A time jump sees Kim maaaybe preparing to cast off more than her injury when Huell gets in trouble, and work hits snags on two fronts for Gus, in our EPIC OLD-SCHOOL RECAP of S04.E07, 'Something Stupid.'
Fade up on the lefthand side of a split screen, Kim and Jimmy companionably brushing their teeth. Kim spousily holds out her brush for paste and Jimmy just as spousily pastes it. The righthand side of the screen fades up on the same tableau, but on a different day, with Kim in a different tank top, and although it certainly is not a Bring It On homage, as it is not blocked the same way and contains none of the same elements save a blonde actor, I will enjoy the referent memory regardless.
A song begins whose opening arpeggio is reminiscent of the one in Better Call Saul's own credit sequence, but this is Frank and Nancy Sinatra's "Something Stupid" (drink!), and as the Sinatrae croon about standing in line until "you have the time to spend an evening with me," Kim oversees the paralegals carting out all her Mesa Verde files on the lefthand side of the split screen, and on the righthand side, Jimmy is chucking a spaldeen at the once-again-deserted CC Mobile.
At Schweikart & Cokely, a fancy formal nameplate is affixed to Kim's office door on the lefthand side; on the right, Jimmy turns the CC Mobile door sign to "Back In A Jiff!" while scanning the parking lot. We see his new business cards, which have a real number on them (anyone tried to call it? report back in the comments!) but his Saul "dba" name.

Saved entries
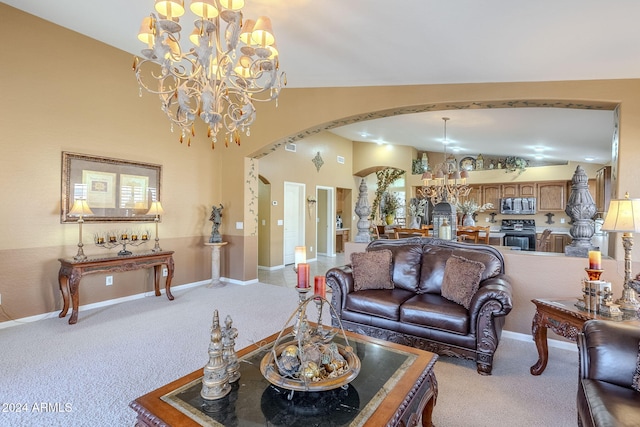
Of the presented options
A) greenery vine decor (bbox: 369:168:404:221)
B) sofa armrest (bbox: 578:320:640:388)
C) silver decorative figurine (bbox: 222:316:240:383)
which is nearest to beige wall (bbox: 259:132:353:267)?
greenery vine decor (bbox: 369:168:404:221)

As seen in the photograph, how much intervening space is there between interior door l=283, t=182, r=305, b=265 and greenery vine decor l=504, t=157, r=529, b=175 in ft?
18.0

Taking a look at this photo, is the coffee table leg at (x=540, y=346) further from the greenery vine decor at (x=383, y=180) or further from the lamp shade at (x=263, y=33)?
the greenery vine decor at (x=383, y=180)

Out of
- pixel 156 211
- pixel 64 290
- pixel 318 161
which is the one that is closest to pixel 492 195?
pixel 318 161

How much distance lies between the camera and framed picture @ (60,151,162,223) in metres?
3.95

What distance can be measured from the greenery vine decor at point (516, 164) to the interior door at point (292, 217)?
547 centimetres

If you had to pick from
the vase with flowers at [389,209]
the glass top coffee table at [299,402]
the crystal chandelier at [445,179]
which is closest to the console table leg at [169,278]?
the glass top coffee table at [299,402]

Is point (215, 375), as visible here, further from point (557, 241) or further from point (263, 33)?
point (557, 241)

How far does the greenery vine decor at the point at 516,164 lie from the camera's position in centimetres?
800

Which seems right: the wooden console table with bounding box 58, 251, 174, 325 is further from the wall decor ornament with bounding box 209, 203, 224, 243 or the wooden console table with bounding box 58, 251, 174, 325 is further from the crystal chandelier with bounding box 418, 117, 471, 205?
the crystal chandelier with bounding box 418, 117, 471, 205

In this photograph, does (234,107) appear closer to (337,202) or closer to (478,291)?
(478,291)

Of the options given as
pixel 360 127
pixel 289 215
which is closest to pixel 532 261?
pixel 360 127

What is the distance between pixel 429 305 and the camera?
2.75m

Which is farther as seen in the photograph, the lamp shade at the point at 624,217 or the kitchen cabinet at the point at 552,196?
the kitchen cabinet at the point at 552,196

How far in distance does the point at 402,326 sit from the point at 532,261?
1.62 m
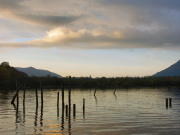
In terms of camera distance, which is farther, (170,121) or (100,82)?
(100,82)

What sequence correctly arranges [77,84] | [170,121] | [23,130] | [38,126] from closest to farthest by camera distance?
1. [23,130]
2. [38,126]
3. [170,121]
4. [77,84]

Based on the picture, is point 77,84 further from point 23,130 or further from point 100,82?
point 23,130

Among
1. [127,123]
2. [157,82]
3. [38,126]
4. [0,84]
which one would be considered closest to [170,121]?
[127,123]

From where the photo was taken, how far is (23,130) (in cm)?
1906

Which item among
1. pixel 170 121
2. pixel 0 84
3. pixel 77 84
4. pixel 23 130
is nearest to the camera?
pixel 23 130

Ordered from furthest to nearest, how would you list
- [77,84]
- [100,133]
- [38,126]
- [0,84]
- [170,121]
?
[77,84], [0,84], [170,121], [38,126], [100,133]

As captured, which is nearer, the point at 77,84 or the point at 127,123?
the point at 127,123

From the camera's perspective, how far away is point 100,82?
383ft

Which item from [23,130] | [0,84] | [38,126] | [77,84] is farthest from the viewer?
[77,84]

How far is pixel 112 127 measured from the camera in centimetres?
1986

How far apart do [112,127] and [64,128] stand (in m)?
3.86

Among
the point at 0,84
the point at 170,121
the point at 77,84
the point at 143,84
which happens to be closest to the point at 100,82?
the point at 77,84

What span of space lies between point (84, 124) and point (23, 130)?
5.18m

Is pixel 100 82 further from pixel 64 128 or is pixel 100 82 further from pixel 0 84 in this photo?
pixel 64 128
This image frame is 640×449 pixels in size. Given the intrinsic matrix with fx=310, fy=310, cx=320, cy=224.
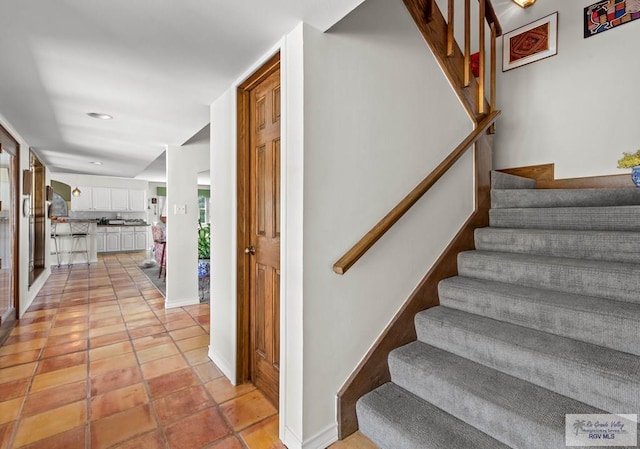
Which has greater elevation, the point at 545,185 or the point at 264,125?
the point at 264,125

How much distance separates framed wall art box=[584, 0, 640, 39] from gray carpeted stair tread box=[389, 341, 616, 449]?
311cm

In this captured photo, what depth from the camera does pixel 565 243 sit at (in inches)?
74.3

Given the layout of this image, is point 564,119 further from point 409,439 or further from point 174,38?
point 174,38

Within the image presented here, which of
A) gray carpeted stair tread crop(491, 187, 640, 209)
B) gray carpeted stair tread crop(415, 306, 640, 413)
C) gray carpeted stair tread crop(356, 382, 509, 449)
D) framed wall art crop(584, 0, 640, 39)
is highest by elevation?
framed wall art crop(584, 0, 640, 39)

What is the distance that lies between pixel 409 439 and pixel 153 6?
7.23ft

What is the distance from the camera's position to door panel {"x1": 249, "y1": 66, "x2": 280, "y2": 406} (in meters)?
1.91

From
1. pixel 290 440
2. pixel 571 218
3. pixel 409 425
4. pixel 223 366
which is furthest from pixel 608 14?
pixel 223 366

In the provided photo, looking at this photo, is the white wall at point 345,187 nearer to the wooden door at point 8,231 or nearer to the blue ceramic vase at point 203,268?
the wooden door at point 8,231

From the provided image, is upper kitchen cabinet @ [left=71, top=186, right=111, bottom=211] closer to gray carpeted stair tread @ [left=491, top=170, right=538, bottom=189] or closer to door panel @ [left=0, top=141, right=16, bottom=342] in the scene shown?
door panel @ [left=0, top=141, right=16, bottom=342]

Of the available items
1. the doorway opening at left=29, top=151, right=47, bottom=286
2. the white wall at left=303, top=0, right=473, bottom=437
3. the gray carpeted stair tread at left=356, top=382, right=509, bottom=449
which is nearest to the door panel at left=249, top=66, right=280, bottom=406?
the white wall at left=303, top=0, right=473, bottom=437

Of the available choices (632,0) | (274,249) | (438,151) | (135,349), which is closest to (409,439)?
(274,249)

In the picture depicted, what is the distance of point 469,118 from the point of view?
2355 mm

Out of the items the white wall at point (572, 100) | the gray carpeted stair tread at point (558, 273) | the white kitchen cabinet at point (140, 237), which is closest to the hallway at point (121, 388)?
the gray carpeted stair tread at point (558, 273)

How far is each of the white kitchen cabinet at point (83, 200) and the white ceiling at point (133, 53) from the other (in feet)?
19.8
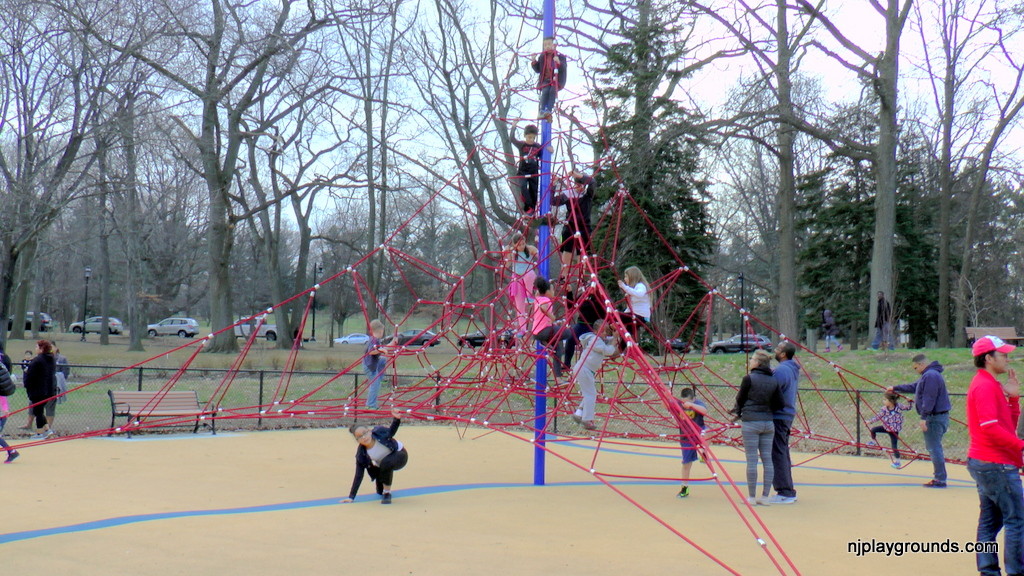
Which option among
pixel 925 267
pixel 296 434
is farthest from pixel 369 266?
pixel 925 267

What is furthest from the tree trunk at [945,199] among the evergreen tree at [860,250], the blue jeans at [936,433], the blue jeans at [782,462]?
the blue jeans at [782,462]

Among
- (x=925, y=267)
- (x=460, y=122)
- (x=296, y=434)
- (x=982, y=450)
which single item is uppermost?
(x=460, y=122)

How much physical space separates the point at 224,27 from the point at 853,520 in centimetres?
2009

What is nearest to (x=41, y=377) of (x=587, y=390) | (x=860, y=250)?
(x=587, y=390)

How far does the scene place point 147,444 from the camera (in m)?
11.5

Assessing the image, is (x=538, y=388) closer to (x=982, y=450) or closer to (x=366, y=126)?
(x=982, y=450)

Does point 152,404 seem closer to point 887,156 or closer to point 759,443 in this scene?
point 759,443

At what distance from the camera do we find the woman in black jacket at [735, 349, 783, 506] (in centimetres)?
766

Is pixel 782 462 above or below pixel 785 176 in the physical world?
below

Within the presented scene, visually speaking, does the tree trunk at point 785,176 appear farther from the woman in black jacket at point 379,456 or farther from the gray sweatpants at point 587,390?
the woman in black jacket at point 379,456
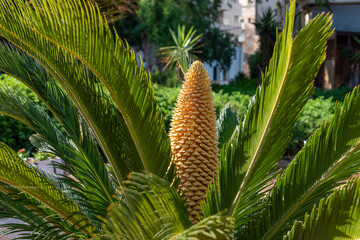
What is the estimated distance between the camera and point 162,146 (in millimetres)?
2617

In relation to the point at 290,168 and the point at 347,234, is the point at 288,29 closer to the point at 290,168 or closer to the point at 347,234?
the point at 290,168

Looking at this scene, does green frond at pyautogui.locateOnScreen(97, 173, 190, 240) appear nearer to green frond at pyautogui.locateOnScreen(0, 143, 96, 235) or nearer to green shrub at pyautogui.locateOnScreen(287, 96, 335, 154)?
→ green frond at pyautogui.locateOnScreen(0, 143, 96, 235)

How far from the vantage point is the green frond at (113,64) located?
2.21 metres

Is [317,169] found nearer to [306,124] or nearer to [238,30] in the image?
[306,124]

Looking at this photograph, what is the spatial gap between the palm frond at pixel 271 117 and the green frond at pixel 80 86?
1.99 ft

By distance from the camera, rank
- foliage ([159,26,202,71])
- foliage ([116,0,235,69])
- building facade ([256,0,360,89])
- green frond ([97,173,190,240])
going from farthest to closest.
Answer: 1. building facade ([256,0,360,89])
2. foliage ([116,0,235,69])
3. foliage ([159,26,202,71])
4. green frond ([97,173,190,240])

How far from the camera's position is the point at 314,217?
2217mm

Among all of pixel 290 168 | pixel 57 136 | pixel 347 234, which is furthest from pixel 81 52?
pixel 347 234

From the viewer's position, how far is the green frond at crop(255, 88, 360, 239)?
7.77 feet

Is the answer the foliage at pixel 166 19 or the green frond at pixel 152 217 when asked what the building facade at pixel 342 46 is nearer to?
the foliage at pixel 166 19

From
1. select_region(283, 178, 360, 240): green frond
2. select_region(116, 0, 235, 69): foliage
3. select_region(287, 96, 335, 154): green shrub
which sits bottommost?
select_region(287, 96, 335, 154): green shrub

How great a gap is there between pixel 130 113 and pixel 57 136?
781 mm

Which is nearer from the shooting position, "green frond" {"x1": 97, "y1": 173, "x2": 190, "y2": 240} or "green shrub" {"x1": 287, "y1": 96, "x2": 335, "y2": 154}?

## Required actions
1: In the episode recap, what does Jimmy turn the CC Mobile door sign to?
2: Continue the episode recap from where it stops.

## Task-by-task outputs
1: "Back In A Jiff!"

2:
The Sinatrae worry that they've spoiled it all "by saying something stupid like 'I love you'" as Kim unpacks in her new office on the lefthand side, and on the righthand side, Jimmy and Huell also unpack the stacks of burner phones from the storage room at the nail salon.
On the left, Kim time-lapses through some dictation, then opens a carefully wrapped box from Mesa Verde -- an acrylic minor-awardsy-looking iteration of Mesa Verde's looming lobby-art logo that commemorates her work on the Flagstaff branch. On the right, a drawer marked "PPD CASES - CURRENT" opens as Jimmy endures another meeting with his p.o. A dot matrix printer on that side locates us in time at June of 2003.
Next, the screen is both of them, eating dinner in companionable silence at the breakfast bar; Jimmy crosses the line (hee) to refill Kim's wineglass as she struggles to twirl spaghetti with her left hand.
The divider follows them to bed, where Kim slings a leg over it and Jimmy's leg.
Then we've got more brushing of teeth, but in this set of split screens, they don't both appear in both halves of the screen as before, and the brushing is out of phase.
On the left, a close-up of a plaster saw as Kim is cut out of her cast at last; on the right, Jimmy is juicing.
On the left, Kim reviews Mesa Verde infrastructure with Rick Schweikart, and the camera pans down to her newly freed hand doing strength exercises with a stress ball under the table; on the right, a sweatsuited Jimmy and Huell sell phones out of a van.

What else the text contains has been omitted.